Morse v. Liberty Northwest Ins. Corp. [05/03/12] 2012 MTWCC 16 The Court held that although the insurer characterized its relationship with its insured as a “complete disconnect,” ARM 24.5.301(4) states that it should not be construed as relieving any employer from its duty to cooperate and assist its insurer; this Court previously rejected an insurer’s argument that it did not have access to its insured’s files to answer discovery; and § 39-71-2203(1)(a), MCA, imputes an employer’s knowledge to the insurer.  By accepting the responsibility for injury reporting and claims filing, Petitioner’s employer stood in the place of Respondent insurer in dealing with injured workers and acted as Respondent’s agent.

Cissell v. Employers Compensation Ins. Co. [04/18/12] 2012 MTWCC 12 There is an agency relationship between the insurer and the TPA, and any rights and liabilities within the authority of the TPA accrue to the insurer as the principal, including those John Does named by Petitioner who worked on her claim.  Since the insurer is already properly named as a respondent, there is no reason to name such entities or persons as parties in addition to the insurer.  Petitioner shall file an amended petition to reflect the insurer as the only respondent.

Cissell v. Employers Compensation Ins. Co. [04/18/12] 2012 MTWCC 12 The Petitioner named Brentwood Services as a Respondent.  Brentwood adjusted Petitioner’s claim on behalf of the insurer as a third-party administrator (TPA).  As this Court has previously held, a TPA will not be named in the caption of a workers’ compensation case as a matter of course, absent a compelling reason for doing so.

Flynn and Miller v. Montana State Fund [07/14/10] 2010 MTWCC 26 ARM 24.5.301(3) requires any penalty or attorney fee claims to be joined and pleaded in the petition.  Here, Petitioners asserted that they could not have claimed attorney fees and a penalty sooner because the insurers’ allegedly unreasonable actions only arose recently in the course of the litigation.  Because Petitioners’ motion was filed in accordance with Court deadlines and because Respondents provided no basis for denying the requested amendment, the Court granted Petitioners’ motion to amend their petition.

Charlson v. Montana State Fund [07/01/10] 2010 MTWCC 23 Respondent attempted to subvert the procedure specified in ARM 24.5.301(3) by moving to dismiss Petitioner’s claim for attorney fees and penalty, alleging that no evidence indicated that Respondent acted unreasonably in the adjustment of Petitioner’s claim.  Respondent suggested that if Petitioner learned through discovery that Respondent unreasonably denied his claim, Petitioner could amend his petition to reinstate the claims.  The Court denied Respondent’s motion, noting that both the parties and the Court are better served by following the procedure established by the Court’s rules and scheduling order. 
Ivie v. MUS Self Funded Workers' Compensation Program [06/09/10] 2010 MTWCC 15 Although ARM 24.5.301 does not prohibit naming a third-party claims administrator as a party in a workers’ compensation benefit dispute, it does not necessarily follow that the Court should allow parties other than the insurer to be named in the caption absent a compelling reason for doing so.  The Court will not exercise jurisdiction over a party that is not necessary to the resolution of a dispute simply because it can.
Ivie v.

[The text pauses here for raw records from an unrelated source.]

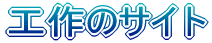 �H��̃T�C�g 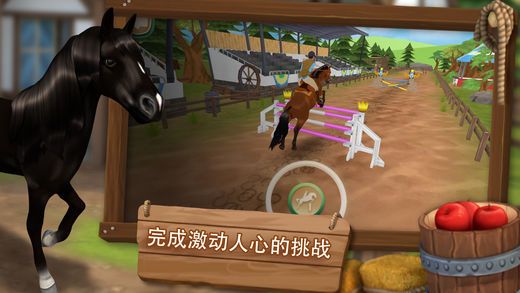 马匹旅馆游戏安卓版下载 马匹旅馆游戏安卓版下载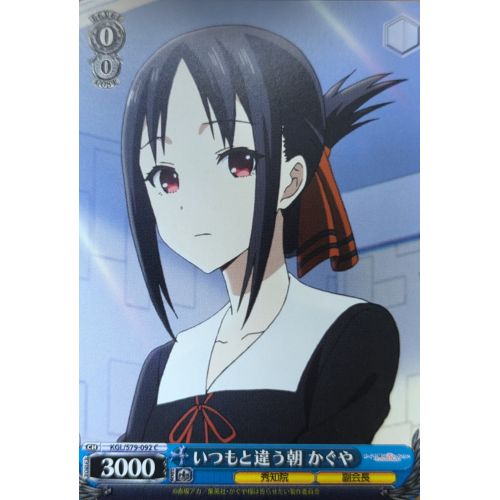 【ヴァイスシュヴァルツ】いつもと違う朝 かぐや Cの商品画像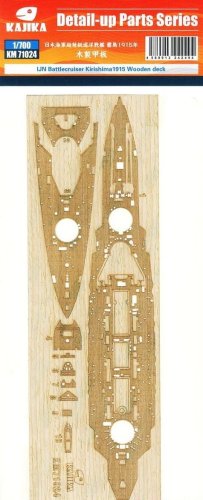 Go to product Kajika KM71024 - 1:700 IJN Krishima Battlecruiser 1915 Wooden Deck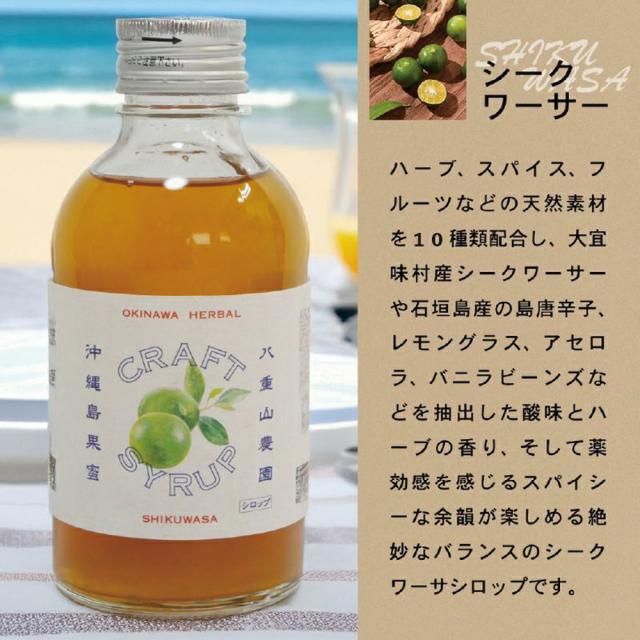 沖縄ハーバル クラフト シロップ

MUS Self Funded Workers' Compensation Program [06/09/10] 2010 MTWCC 15 Although the claimant argued that a third-party claims administrator was a proper party to his suit because he has a claim against the administrator for benefits, attorney fees, and a penalty, the WCA establishes that liability for these things lies with the insurer and not the third-party administrator.  Therefore, the claimant’s dispute lies with the insurer and there is no dispute with the administrator to adjudicate.

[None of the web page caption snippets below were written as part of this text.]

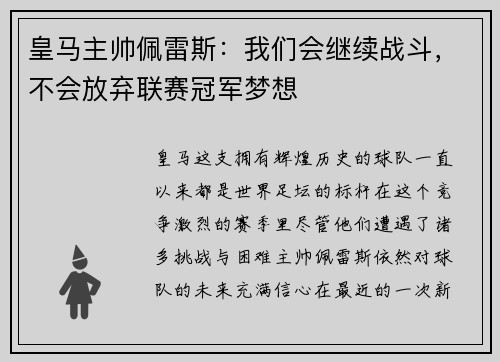 皇马主帅佩雷斯：我们会继续战斗，不会放弃联赛冠军梦想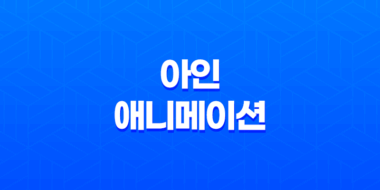 아인(亞人) 애니메이션: 죽지 않는 소년과 인간의 역할 31
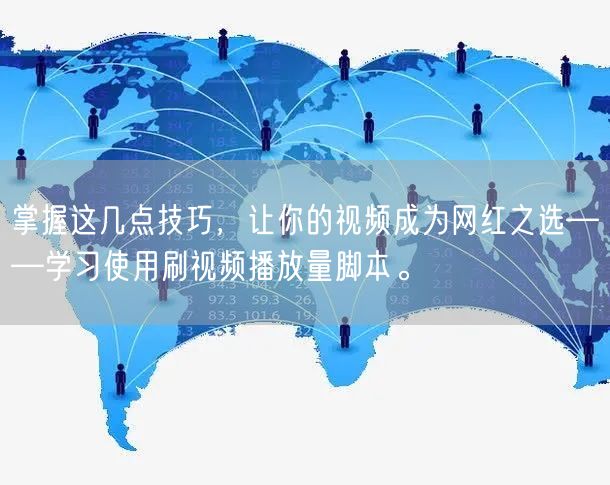 掌握这几点技巧，让你的视频成为网红之选——学习使用刷视频播放量脚本。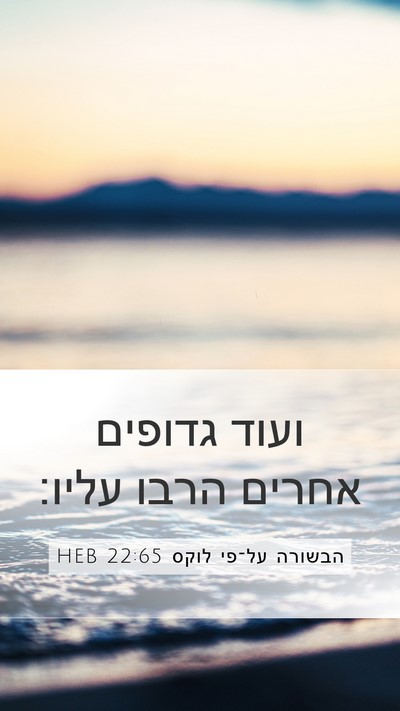 הבשורה על־פי לוקס 22:65 HEB Mobile Phone Wallpaper - ועוד גדופים אחרים הרבו - Mobile Bible Verse Wallpaper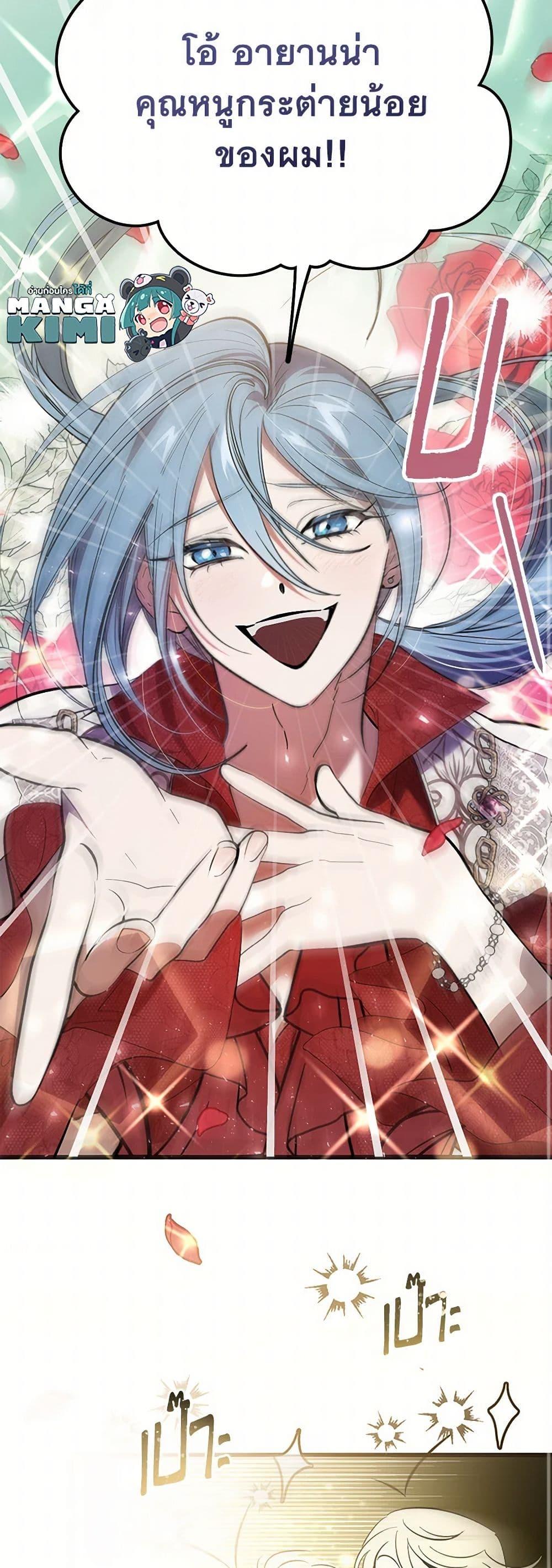 Manga-lc-com อ่านมังงะ อ่านการ์ตูน ออนไลน์ ฟรี The Devil Raises a Lady ตอนที่ 1 2 3 4 5 6 7 8 9 10 11 12 13 14 ฟรี ไม่มีโฆษณา Manga-lc - อ่าน มังงะ อ่าน การ์ตูน ออนไลน์ อ่านมังงะ ฟรี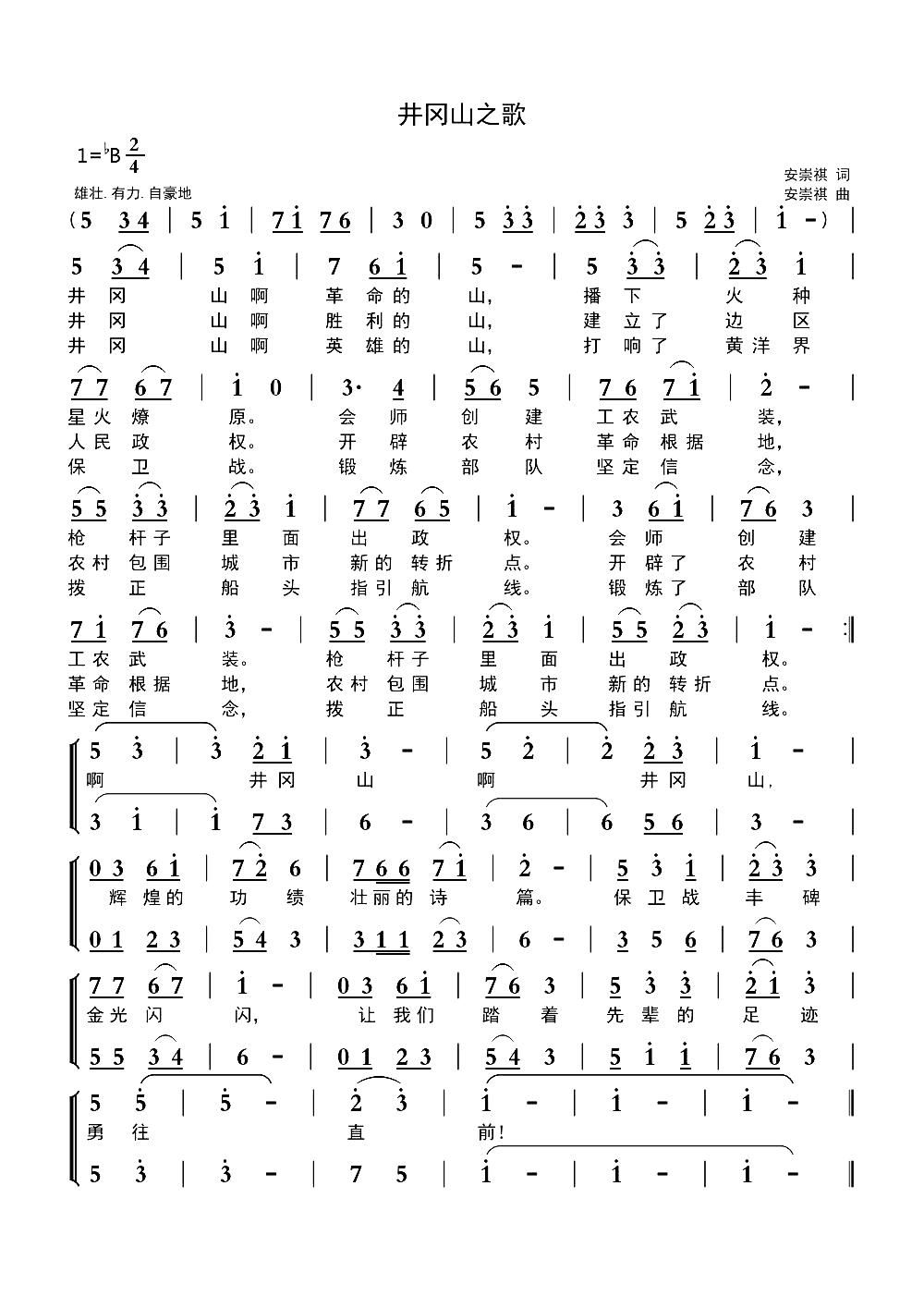 ����ɽ֮��(���ָ��V)1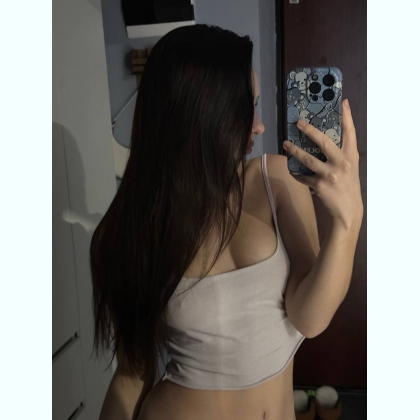         e epei a peoa, pa oa..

Baker v. Transportation Ins. Co. [02/01/07] 2007 MTWCC 6 It would make little sense for this Court to require Petitioner to attempt to resolve a dispute concerning medical benefits when the entire claim was denied based on an ostensible running of the statute of limitations. It would have been futile for Petitioner to attempt any further piecemeal resolution of the claim after the claim was denied in its entirety based on a statute of limitations. Courts do not require exhaustion of administrative remedies when doing so would be futile. Mountain Water Co. v. Montana Dept. of Pub. Serv. Regulation, 2005 MT 84, 326 Mont. 416, 420, 110 P.3d 20, 22.